GIVEN PASSAGE ▸
========================================

An agent skill is included for using ELFINData with natural language. To install it using skills, run:

npx skills add JuliaSpacePhysics/ELFINData.jl

Quick Start

The examples in this section walk through the typical workflow: discover an instrument's datasets, load data for the specified time range, and request processed data products.

using ELFINData

# Inspect the Energetic Particle Detector (EPD) datasets
EPD.datasets

Dict{Tuple{String, String, String}, ELFINData.ELFINLogicalDataset{Symbol, MD, ELFINData.Pattern} where MD} with 6 entries:
  ("a", "l2", "epdef") => ELA_L2_EPDEF
  ("b", "l1", "epdif") => ELB_L1_EPDIF
  ("b", "l1", "epdef") => ELB_L1_EPDEF
  ("b", "l2", "epdef") => ELB_L2_EPDEF
  ("a", "l1", "epdif") => ELA_L1_EPDIF
  ("a", "l1", "epdef") => ELA_L1_EPDEF

From the Julia REPL you can also type ?EPD to view the EPD documentation.

# Load the instrument's datasets (using the logical source name is the most portable approach)
ELA_L1_FGS("2020-10-01", "2020-10-02")
# Alternatively, specify probe and datatype explicitly. This resolves the same logical dataset.
# If no time range is given, the call returns the set of datasets (i.e. `FGM(; probe = "a", datatype = "survey") == ELA_L1_FGS`)
FGM("2020-10-01", "2020-10-02"; probe = "a", datatype = "survey")

Dataset: ["elfin_data/ela/l1/fgm/survey/2020/ela_l1_fgs_20201001_v01.cdf"]
Group: ela_l1_fgs

Data variables
  ela_fgs   (3 × 28090)

========================================

WHAT TO WORK ON ▸
1. In the ELFINData guide, rewrite the paragraph that begins "The examples in this section walk through" as a short list of its workflow steps.
2. Extend the ELFINData guide past its last line, keeping its format.
The data that comes next is separate material and is not part of the ELFINData guide.

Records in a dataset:
========================================

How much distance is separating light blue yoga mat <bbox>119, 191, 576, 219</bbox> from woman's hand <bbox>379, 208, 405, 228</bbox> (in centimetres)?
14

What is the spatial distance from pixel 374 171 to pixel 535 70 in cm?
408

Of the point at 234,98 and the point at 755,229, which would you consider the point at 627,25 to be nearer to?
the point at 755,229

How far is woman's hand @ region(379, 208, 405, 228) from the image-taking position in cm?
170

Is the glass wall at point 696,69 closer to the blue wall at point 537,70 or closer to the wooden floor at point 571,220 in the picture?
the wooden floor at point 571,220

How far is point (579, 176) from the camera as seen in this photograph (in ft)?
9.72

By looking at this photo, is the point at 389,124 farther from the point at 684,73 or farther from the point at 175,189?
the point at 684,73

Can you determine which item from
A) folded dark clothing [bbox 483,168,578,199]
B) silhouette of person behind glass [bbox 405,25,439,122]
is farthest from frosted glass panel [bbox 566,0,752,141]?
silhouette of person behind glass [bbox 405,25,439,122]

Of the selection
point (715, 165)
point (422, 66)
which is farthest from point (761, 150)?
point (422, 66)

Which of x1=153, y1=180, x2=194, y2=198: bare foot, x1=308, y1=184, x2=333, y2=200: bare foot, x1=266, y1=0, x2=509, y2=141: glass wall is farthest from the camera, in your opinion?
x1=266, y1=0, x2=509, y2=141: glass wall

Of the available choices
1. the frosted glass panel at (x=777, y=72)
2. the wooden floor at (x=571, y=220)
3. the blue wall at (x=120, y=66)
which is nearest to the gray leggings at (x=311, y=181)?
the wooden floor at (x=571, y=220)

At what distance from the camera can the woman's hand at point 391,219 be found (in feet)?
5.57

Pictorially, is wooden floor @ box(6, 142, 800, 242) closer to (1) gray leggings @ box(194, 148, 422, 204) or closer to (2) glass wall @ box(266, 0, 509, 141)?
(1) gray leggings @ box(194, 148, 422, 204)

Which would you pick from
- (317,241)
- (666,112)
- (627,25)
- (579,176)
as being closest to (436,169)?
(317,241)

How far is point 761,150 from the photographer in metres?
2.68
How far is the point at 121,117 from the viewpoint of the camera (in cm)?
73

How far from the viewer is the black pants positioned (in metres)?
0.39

========================================

OUTPUTS FOR THE TASKS ▸
1.
- Discover an instrument's datasets.
- Load data for the specified time range.
- Request processed data products.

2.
    Datatype:    Float32
    Dimensions:  nothing × ela_fgs_time
    Attributes:
     FILLVAL              = Float32[NaN]
     FIELDNAM             = Bfield XYZ
     VALIDMAX             = Float32[1.0f6, 1.0f6, 1.0f6]
     CATDESC              = Magnetic field B in XYZ Sensor Coordinates, Survey Mode
     DISPLAY_TYPE         = time_series
     VALIDMIN             = Float32[-1.0f6, -1.0f6, -1.0f6]
     UNITS                = nT
     VAR_NOTES            = FGM data, sensor coordinates, 10Hz
     DEPEND_0             = ela_fgs_time
     LABL_PTR_1           = CommonDataFormat.StaticString{6, UInt8}["Bx    ", "By    ", "Bz    "]
     FORMAT               = F12.8
     VAR_TYPE             = data

  ela_fgs_fsp_res_dmxl   (3 × 945)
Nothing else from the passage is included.